= WHAT YOU ARE ASKED TO DO =
Return the full listing unchanged, apart from leaving out its images.

SOURCE INFORMATION START

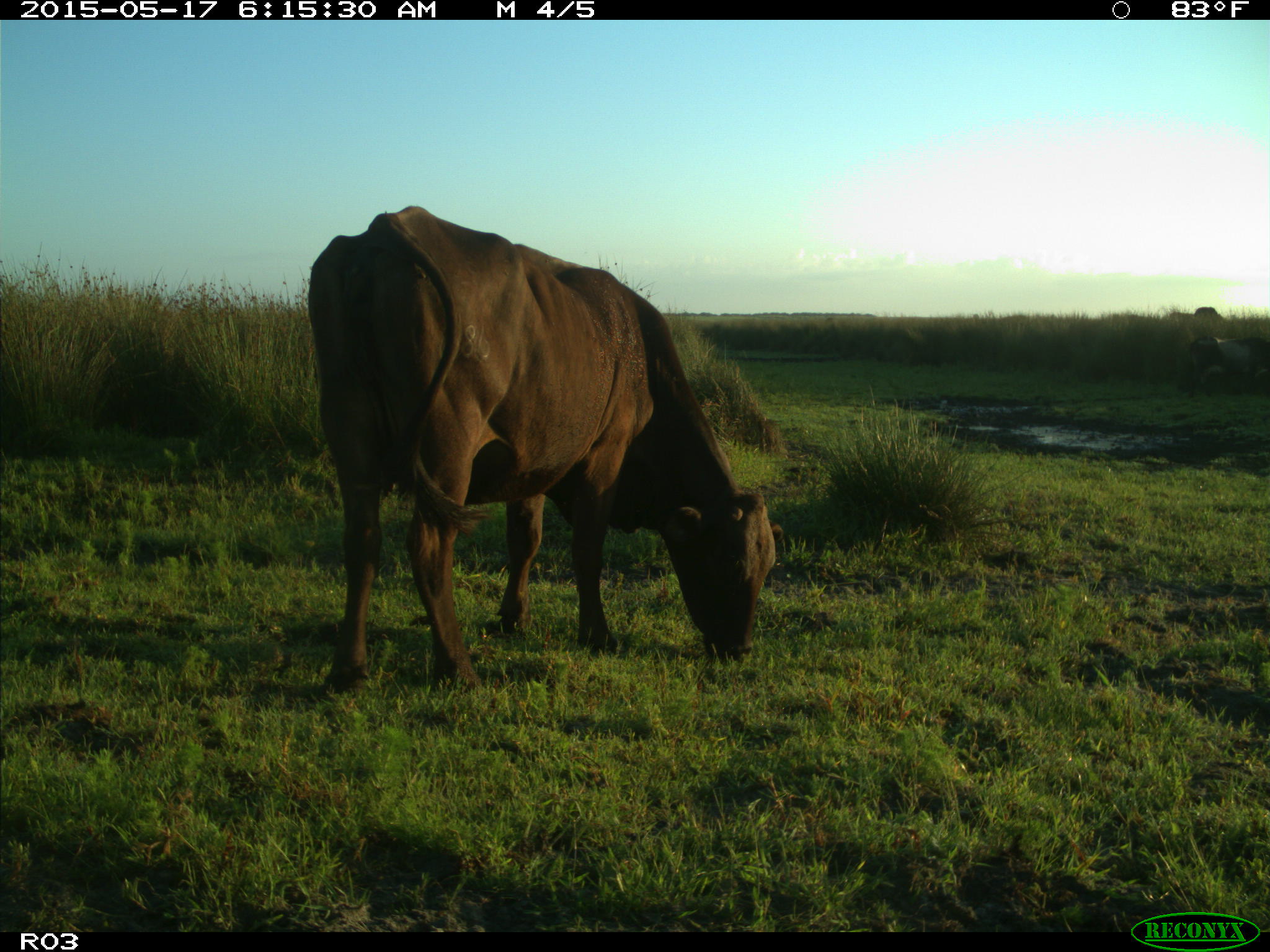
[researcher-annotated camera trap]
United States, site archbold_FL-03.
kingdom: Animalia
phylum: Chordata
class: Mammalia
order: Artiodactyla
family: Bovidae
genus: Bos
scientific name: Bos taurus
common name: domestic cow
Bos taurus (domestic cow).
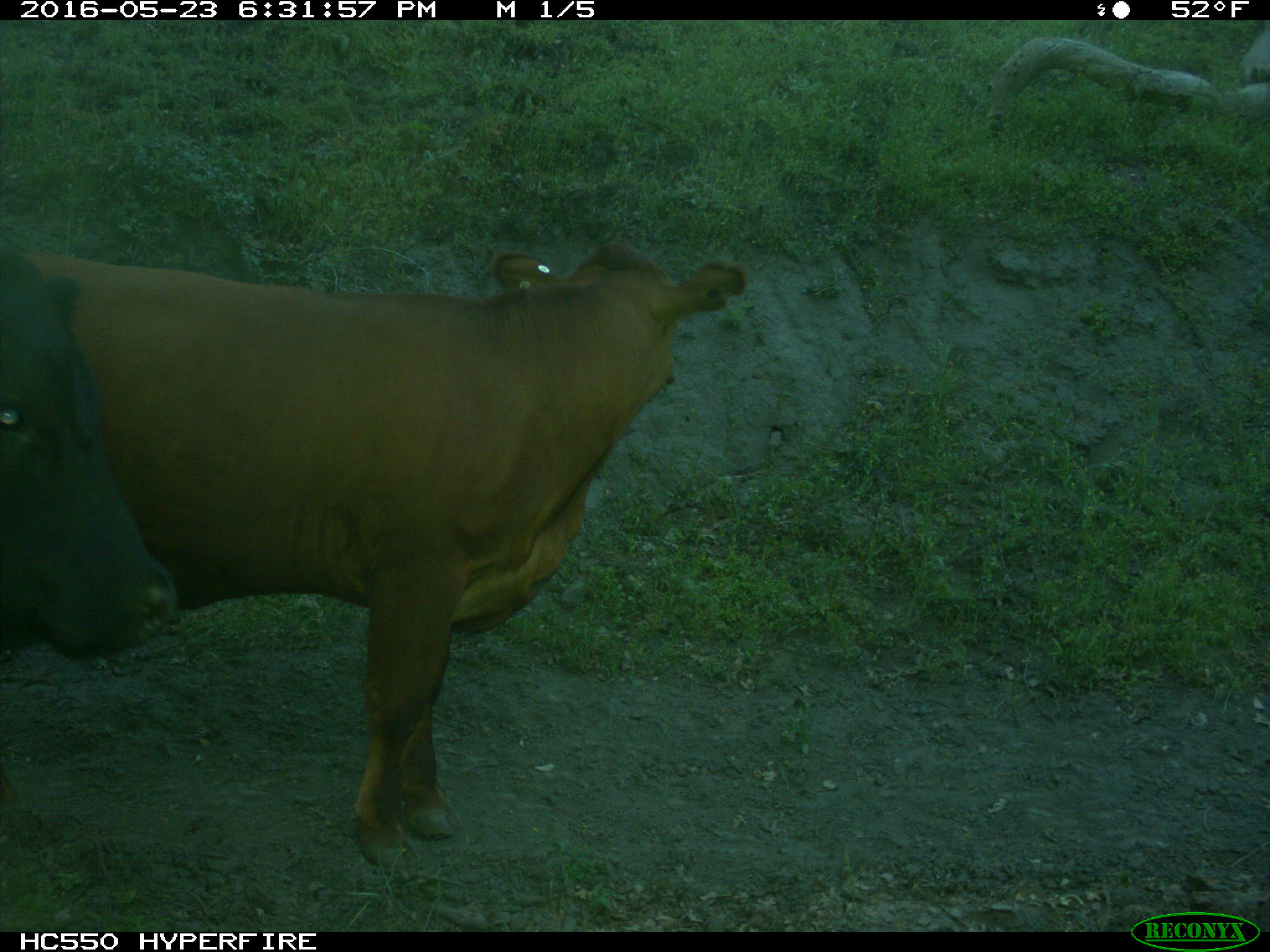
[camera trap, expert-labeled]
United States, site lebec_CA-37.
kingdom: Animalia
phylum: Chordata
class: Mammalia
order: Artiodactyla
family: Bovidae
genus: Bos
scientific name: Bos taurus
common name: domestic cow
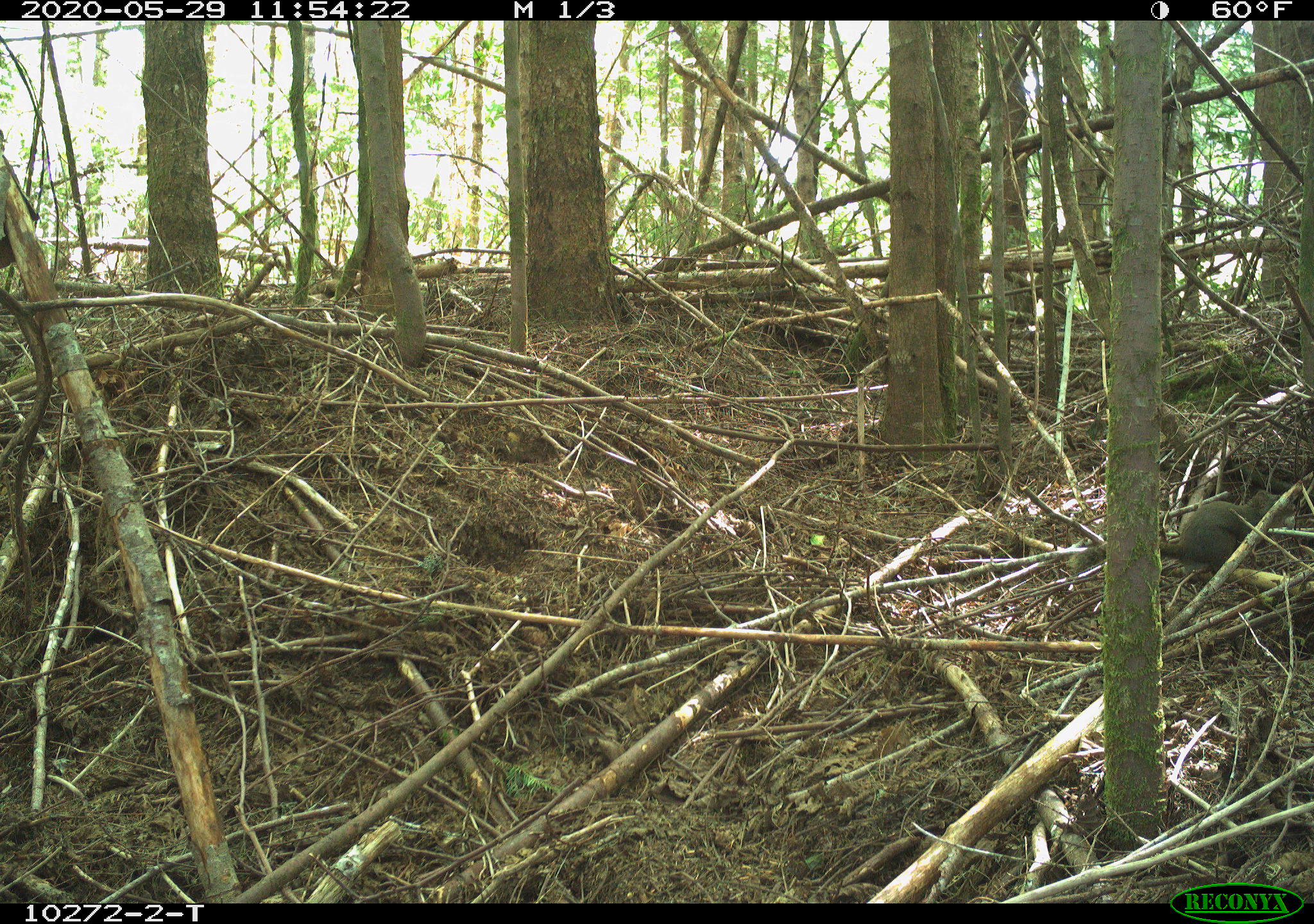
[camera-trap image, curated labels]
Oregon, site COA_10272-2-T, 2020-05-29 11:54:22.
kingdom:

SOURCE INFORMATION END

= TASK ANSWER =
[researcher-annotated camera trap]
United States, site archbold_FL-03.
kingdom: Animalia
phylum: Chordata
class: Mammalia
order: Artiodactyla
family: Bovidae
genus: Bos
scientific name: Bos taurus
common name: domestic cow
Bos taurus (domestic cow).
[camera trap, expert-labeled]
United States, site lebec_CA-37.
kingdom: Animalia
phylum: Chordata
class: Mammalia
order: Artiodactyla
family: Bovidae
genus: Bos
scientific name: Bos taurus
common name: domestic cow
[camera-trap image, curated labels]
Oregon, site COA_10272-2-T, 2020-05-29 11:54:22.
kingdom:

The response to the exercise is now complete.